Beyond our formal partners, this work was shaped by the powerful insight of social justice warriors across movements and years. Logan Casey and the Movement Advancement Project were exceedingly helpful through the expertise they have gained from a decade of work capturing the policy landscape for LGBTQ individuals through their Equality Maps. At the Center for Law and Social Policy, Wendy Cervantes, Vanessa Meraz, and Rosa Garcia shared thoughtful feedback on the indicators affecting immigrant families and extended introductions to additional experts. They have created the structures for collective impact through the Children Thrive Action Network, necessary to sustaining and making progress on the work of ensuring immigrant children and families are never an afterthought. Tatyana Kleyn with CUNY IIE dug right into the indicators and shared extensive feedback on where there was opportunity for more and what we needed to dig into through her expertise in ensuring educators are prepared to support immigrant students and families. Hamutal Bernstein and Cary Lou with the Urban Institute, Heather Koball and Joe Stinson with the National Center for Children in Poverty, David Kallick with the Fiscal Policy Institute, Erica Williams and Eric Figueroa with the Center for Budget and Policy Priorities, Tanya Broder with the National Immigration Law Center, Nicole Svajlenka at the Center for American Progress, and Daniela Alulema at the Center for Migration Studies (among many, many more) have dedicated years of research to the policies affecting immigrants and ways immigrants contribute to their communities. Thank you for the generosity in our conversations and the radiance of your work.

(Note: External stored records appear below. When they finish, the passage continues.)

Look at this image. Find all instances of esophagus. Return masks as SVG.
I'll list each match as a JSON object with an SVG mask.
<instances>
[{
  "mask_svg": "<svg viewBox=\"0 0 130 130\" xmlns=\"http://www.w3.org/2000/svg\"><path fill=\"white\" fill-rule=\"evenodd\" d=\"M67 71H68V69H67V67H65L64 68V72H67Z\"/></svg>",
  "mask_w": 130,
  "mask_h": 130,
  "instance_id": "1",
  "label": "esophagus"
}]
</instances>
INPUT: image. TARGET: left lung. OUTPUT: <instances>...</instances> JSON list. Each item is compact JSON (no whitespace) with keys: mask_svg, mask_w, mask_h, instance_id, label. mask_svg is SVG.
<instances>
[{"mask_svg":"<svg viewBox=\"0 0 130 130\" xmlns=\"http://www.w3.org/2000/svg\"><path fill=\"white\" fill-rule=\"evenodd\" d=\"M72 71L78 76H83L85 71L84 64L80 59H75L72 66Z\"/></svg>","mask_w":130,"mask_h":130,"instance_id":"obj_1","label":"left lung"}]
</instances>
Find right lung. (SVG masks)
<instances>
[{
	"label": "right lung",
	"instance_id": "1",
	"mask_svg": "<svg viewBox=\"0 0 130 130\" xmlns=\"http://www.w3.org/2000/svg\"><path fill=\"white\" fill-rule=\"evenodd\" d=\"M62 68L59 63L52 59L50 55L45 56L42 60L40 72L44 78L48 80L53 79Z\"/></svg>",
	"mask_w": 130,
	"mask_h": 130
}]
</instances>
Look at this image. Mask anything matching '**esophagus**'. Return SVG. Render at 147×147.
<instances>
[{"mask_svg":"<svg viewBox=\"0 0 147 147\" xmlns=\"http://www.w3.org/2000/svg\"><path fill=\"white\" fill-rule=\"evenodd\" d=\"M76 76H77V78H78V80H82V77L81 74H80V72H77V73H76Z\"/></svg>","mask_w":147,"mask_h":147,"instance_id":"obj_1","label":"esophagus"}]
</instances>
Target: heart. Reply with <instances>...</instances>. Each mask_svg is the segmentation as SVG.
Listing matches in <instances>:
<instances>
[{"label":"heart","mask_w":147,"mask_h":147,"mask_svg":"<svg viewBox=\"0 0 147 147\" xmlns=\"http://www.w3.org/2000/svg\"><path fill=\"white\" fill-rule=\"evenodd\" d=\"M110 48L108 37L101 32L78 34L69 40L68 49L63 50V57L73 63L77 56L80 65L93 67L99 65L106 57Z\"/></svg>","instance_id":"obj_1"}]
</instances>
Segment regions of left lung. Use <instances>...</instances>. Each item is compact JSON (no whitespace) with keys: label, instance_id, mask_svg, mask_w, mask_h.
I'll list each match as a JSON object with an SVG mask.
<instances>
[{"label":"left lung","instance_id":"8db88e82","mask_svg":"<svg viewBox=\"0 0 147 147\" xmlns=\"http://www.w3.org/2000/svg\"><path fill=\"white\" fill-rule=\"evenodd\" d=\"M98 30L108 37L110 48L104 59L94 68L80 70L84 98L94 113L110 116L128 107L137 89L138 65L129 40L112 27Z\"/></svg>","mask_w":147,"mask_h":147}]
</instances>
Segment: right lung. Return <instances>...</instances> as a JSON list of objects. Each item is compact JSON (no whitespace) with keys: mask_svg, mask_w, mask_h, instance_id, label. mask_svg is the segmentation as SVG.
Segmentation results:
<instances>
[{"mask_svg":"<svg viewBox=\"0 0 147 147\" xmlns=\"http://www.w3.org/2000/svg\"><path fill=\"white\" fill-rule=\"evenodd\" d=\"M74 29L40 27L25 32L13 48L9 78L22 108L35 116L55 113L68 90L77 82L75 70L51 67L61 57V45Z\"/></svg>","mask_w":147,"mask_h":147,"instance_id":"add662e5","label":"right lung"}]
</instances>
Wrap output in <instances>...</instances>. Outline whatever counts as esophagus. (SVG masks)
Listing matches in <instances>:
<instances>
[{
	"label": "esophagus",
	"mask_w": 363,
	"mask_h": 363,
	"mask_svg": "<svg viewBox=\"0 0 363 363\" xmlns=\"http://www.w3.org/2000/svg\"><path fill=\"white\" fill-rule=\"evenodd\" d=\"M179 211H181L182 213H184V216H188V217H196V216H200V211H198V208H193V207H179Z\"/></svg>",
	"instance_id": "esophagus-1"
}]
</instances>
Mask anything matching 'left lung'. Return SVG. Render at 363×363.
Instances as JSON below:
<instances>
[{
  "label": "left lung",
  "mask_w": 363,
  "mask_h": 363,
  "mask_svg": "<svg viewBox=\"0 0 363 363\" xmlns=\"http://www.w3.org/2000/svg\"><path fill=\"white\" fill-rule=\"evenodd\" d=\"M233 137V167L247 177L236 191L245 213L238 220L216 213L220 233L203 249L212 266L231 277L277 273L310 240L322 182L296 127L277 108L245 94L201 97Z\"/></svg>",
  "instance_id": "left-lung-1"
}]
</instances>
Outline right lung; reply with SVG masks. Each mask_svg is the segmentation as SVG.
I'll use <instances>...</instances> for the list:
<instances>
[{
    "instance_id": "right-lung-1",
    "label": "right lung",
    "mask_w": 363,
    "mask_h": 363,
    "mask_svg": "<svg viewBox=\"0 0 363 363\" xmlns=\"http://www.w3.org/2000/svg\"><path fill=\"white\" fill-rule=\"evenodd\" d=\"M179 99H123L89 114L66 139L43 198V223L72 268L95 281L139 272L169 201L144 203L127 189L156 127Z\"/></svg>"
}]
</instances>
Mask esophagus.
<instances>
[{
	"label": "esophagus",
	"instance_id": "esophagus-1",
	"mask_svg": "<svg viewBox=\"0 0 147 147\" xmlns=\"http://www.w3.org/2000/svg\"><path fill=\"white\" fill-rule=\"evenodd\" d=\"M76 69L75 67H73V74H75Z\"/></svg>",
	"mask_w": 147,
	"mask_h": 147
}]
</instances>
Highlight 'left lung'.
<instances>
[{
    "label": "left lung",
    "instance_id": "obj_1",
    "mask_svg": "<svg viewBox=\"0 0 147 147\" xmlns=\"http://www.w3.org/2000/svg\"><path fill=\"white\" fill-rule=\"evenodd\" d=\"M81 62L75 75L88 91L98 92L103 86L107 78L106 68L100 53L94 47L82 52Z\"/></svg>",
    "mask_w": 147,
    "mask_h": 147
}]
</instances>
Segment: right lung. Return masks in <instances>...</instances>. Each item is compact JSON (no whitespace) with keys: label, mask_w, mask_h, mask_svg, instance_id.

Thank you to the undocumented immigrant youth movement for being the first to teach me that my voice mattered and inculcating in me the importance of extending that to others. In particular the New York State Youth Leadership Council, Momentum Alliance, UndocuBlack, and United We Dream, you all continue to inspire me for challenging unhelpful narratives; urgently demanding dignity, justice, and inclusion for our undocumented community; and pushing to always make more room at the table for meaningful engagement.